Het geslacht Helleborus omvat ongeveer 20 soortendie voornamelijk in Europa en Klein-Azië voorkomen, waarvan twee soorten: rode nieskruid H. purpurascens en groene nieskruid H. viridis groeien ook in Polen . De meest gekweekte nieskruidsoort is de witte nieskruid H. niger, die onder andere groeit in naar onze westelijke en zuidelijke buren
Deze verrassende discrepantie in de Poolse en Latijnse namen (niger betekent zwart) komt voort uit het feit dat de Latijnse naam komt van de zeer donkere wortels van deze planten, terwijl de Poolse naam komt van de kleur van de bloemen. Deze naam komt echter niet helemaal overeen met de werkelijkheid, omdat de nieskruidbloemen van kleur veranderen met de leeftijd. Ze zijn eerst wit, aan het einde van de bloei roze en na de bloei groen. De groene kleur van de bloemen geeft duidelijk aan dat de charme van de bloemen niet de bloembladen zijn, maar de uitgebreide kelkblaadjes van de kelk.Hierdoor blijven de bloemen ook na de bloei nog lang decoratief. Een mooie achtergrond voor hen zijn opzichtige donkergroene en glanzende bladeren.

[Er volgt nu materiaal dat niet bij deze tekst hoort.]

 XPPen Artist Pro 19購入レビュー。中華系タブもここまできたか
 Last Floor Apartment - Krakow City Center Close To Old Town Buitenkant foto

Bloemen beginnen in de herfst en kunnen bloeien in november(in Polen, meestal rond februari en maart). Dit feit wordt gebruikt om bloeiende planten in potten te produceren. Afhankelijk van de variëteit worden planten geproduceerd voor de herfst, winter of lente (ze worden vaak verkocht op Valentijnsdag) bloeidatum, maar het is de moeite waard om te weten dat planten, later gedreven, overvloediger bloeien.
Voor de potteelt zijn de meest populaire soorten bloeiende soorten met bloemen die boven de bladeren uitsteken. Naast de witte nieskruid worden ook veel hybriden van de tuin-nieskruidsoort H. hybridus gebruikt voor de teelt in potten. De bloemen van deze nieskruid hebben een andere kleur - van wit, via roze, groenachtig tot bijna zwart en verschillende vullingsgraden (ze kunnen enkel, vol of halfdubbel zijn).Velen zijn versierd met contrasterende spikkels.
Helleborus zijn planten die zijn aangepast aan lage temperaturen. Afhankelijk van de variëteit hebben ze slechts 4 tot 12°C nodig om de bloei op te wekken. Als we een lange bloei willen, moeten we planten in koele kamers (tot 15 ° C) bewaren, uit de buurt van warmtebronnen (radiatoren, open haarden, kachels). Een lichte plek is goed voor ze, bijvoorbeeld op een vensterbank (maar niet boven een radiator). De planten mogen niet uitdrogen. Het substraat moet constant vochtig zijn, maar overtollig water moet kunnen weglopen. Met de juiste zorg kunnen we de planten houden
in goede staat tot het voorjaar, wanneer we ze in de tuin kunnen planten. Planten die lang in het appartement blijven, zijn hiervoor niet geschikt. Geborstelde planten zijn erg gevoelig voor temperaturen onder 0. Zet ze daarom niet buiten. Idealiter moeten ze worden verplaatst naar onverwarmde maar koele kamers (bij voorkeur een serre).